ZU ERLEDIGEN = Setze den Text über das Weiterleben des Regenwurms nach der Teilung im Anschluss an seinen letzten Satz fort.

TEXTAUSZUG =
Warum kann der Regenwurm nach der Teilung weiterleben?

Wissenswert

Regenwurm (Lumbricus terrestris) © s shepherd (Alias auf Flickr: schizoform) / CC BY 2.0

Regenwürmer: Viele Menschen finden sie eklig, Vögel haben sie zum Fressen gern und sie verlassen ihre erdige Behausung meist, wenn es regnet. Soviel ist über den Lumbricus terrestris, wie er sich lateinisch nennt, bekannt. Doch er hat weitere geheimnisvolle Eigenheiten, die vielen schon in früher Kindheit begegneten: Obwohl die spitze Schaufel den Wurm sauber durchtrennte, winden sich beide Körperenden weiter über den Sandkistenrand. Der Wurm soll das fehlende Stück sogar wieder erneuern können. Aber stimmt das überhaupt oder ist es ein Mythos?

Karin Voigtländer vom Senckenberg Museum Görlitz sagt eindeutig: „Nein, es ist keine Legende. Der Wurm kann weiterleben, auch wenn ihm ein großer Teil seines Körpers fehlt. Er kann den fehlenden Teil regenerieren.“ Nicht ganz egal scheint es dabei jedoch zu sein, an welcher Stelle der Wurm zertrennt wurde. Das Vorderteil mit den Mundwerkzeugen könne nur neu gebildet werden, wenn vorn wirklich nur wenige Segmente fehlen, sagt die Biologin. Denn das Zentralhirn und der Verdauungsapparat seien im vorderen Teil des Wurmes lokalisiert.

Sehr selten seien aber auch lebende Hinterenden ohne Kopf zu finden, erzählt Norbert Höser vom Naturkundlichen Museum Altenburg. Natürlich könnten diese nur begrenzte Zeit überleben, da sich ein Wurm ohne Kopf nicht richtig ernähren kann. Entstehen würden diese, weil potentiell tatsächlich beide Enden regenerationsfähig seien. Das Hinterende sei dabei jedoch lediglich in der Lage ein zweites Schwanzende zu erzeugen – die wichtigen Organe aus dem Vorderteil fehlen dann. Das Vorderende hingegen habe das Potential ein neues Hinterteil zu regenerieren und somit einen kompletten Wurm zu bilden. „Allgemein ist allerdings die Überlebensrate solcher verletzter Würmer in freier Natur infolge von Wundinfektionen relativ gering“, räumt Höser ein.

AUSZÜGE DER DATENSÄTZE =
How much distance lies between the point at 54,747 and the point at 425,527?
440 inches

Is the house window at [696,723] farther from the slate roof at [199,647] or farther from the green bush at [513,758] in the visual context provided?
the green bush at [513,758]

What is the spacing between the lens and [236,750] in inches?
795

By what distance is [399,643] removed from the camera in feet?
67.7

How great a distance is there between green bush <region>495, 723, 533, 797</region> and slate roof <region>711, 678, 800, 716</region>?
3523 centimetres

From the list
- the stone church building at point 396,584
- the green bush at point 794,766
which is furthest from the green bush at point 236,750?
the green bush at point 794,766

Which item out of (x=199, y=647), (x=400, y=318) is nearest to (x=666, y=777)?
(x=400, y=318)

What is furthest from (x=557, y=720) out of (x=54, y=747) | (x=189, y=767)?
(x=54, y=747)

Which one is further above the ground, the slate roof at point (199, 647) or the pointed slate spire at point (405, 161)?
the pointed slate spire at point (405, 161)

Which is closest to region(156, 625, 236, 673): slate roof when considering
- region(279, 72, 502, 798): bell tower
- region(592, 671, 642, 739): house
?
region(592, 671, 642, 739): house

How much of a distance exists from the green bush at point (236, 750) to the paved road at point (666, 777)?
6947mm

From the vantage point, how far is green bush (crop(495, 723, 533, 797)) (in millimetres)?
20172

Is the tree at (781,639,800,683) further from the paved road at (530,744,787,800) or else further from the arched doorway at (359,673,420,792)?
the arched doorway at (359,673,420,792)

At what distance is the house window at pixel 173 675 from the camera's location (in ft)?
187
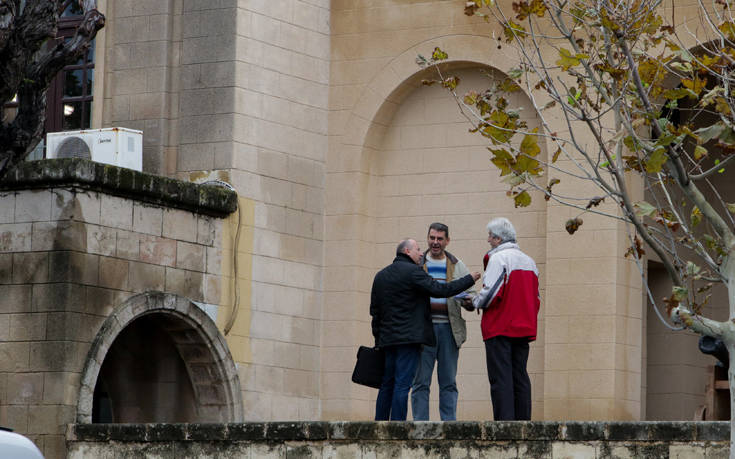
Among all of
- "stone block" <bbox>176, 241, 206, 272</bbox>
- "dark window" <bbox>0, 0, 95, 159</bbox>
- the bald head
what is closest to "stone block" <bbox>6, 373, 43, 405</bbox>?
"stone block" <bbox>176, 241, 206, 272</bbox>

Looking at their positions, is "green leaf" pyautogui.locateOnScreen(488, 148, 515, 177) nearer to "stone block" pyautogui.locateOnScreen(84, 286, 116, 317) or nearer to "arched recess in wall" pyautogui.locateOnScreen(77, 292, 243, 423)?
"stone block" pyautogui.locateOnScreen(84, 286, 116, 317)

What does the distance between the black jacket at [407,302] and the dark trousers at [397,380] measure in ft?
0.42

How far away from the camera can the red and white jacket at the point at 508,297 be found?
39.5 ft

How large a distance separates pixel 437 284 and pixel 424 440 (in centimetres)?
151

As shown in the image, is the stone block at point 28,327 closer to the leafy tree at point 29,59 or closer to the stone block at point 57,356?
the stone block at point 57,356

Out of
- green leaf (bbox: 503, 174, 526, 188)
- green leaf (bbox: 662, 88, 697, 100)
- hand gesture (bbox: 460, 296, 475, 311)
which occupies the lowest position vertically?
hand gesture (bbox: 460, 296, 475, 311)

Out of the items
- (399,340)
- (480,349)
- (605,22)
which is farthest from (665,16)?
(605,22)

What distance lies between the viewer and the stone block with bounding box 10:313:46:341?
47.1 ft

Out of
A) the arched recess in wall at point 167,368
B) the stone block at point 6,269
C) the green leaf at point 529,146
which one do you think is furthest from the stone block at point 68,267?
the green leaf at point 529,146

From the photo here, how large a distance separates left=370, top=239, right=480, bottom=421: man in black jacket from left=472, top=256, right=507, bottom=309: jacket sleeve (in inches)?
9.9

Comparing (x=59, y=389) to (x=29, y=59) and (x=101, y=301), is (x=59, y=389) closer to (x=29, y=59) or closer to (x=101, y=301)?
(x=101, y=301)

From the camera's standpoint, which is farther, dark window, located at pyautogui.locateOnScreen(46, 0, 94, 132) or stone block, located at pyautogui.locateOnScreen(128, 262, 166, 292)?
dark window, located at pyautogui.locateOnScreen(46, 0, 94, 132)

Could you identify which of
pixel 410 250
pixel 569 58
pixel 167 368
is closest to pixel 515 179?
pixel 569 58

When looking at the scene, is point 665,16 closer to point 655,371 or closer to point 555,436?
point 655,371
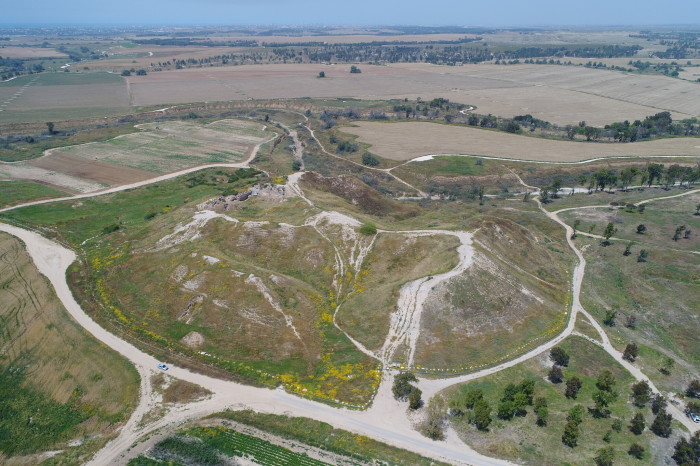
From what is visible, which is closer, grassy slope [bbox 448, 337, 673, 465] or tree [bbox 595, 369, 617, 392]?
grassy slope [bbox 448, 337, 673, 465]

ERGEBNIS =
Wie wird das Fehlende ersetzt?

Das Wachstum des neuen Wurmteils dauere etwa eine Woche, sagt Höser. Während dieser Zeit bilde sich zuerst eine Wundschicht auf dem Ende. Dann wanderten Zellen aus dem Darm und der Haut in die verletze Region ein, um nach und nach die neuen Segmente zu bilden. „Die Segmente am Hinterende werden schneller regeneriert als die am Vorderende, auch sind die hinteren Ersatzstücke zumindest in der ersten Zeit schmaler“, sagt der Biologe. Die Pigmentierung des Wurmes benötige allerdings etwa zwei bis drei Monate, um den Ausgangszustand wiederherzustellen.

Auch dafür, dass beide Enden nach der Trennung scheinbar so agil über den Sandkistenrand robben, gibt es eine biologische Erklärung: Die erdigen Überlebenskünstler haben ein sogenanntes Stickleiternervensystem, welches sich – wie der Name vermuten lässt – strickleiterartig durch den ganzen Körper zieht. Werde der Wurm nun gezwickt oder eben komplett durchtrennt, so löse dieser Schmerz den Fluchtreflex des Regenwurmes aus, erklärt Höser. Daraus resultieren Muskelzuckungen, die für das vermeintliche Weiterkriechen des Lumbricus verantwortlich sind. Traf ihn der Spaten an der falschen Stelle, können dies dann auch seine letzten Lebenszeichen sein.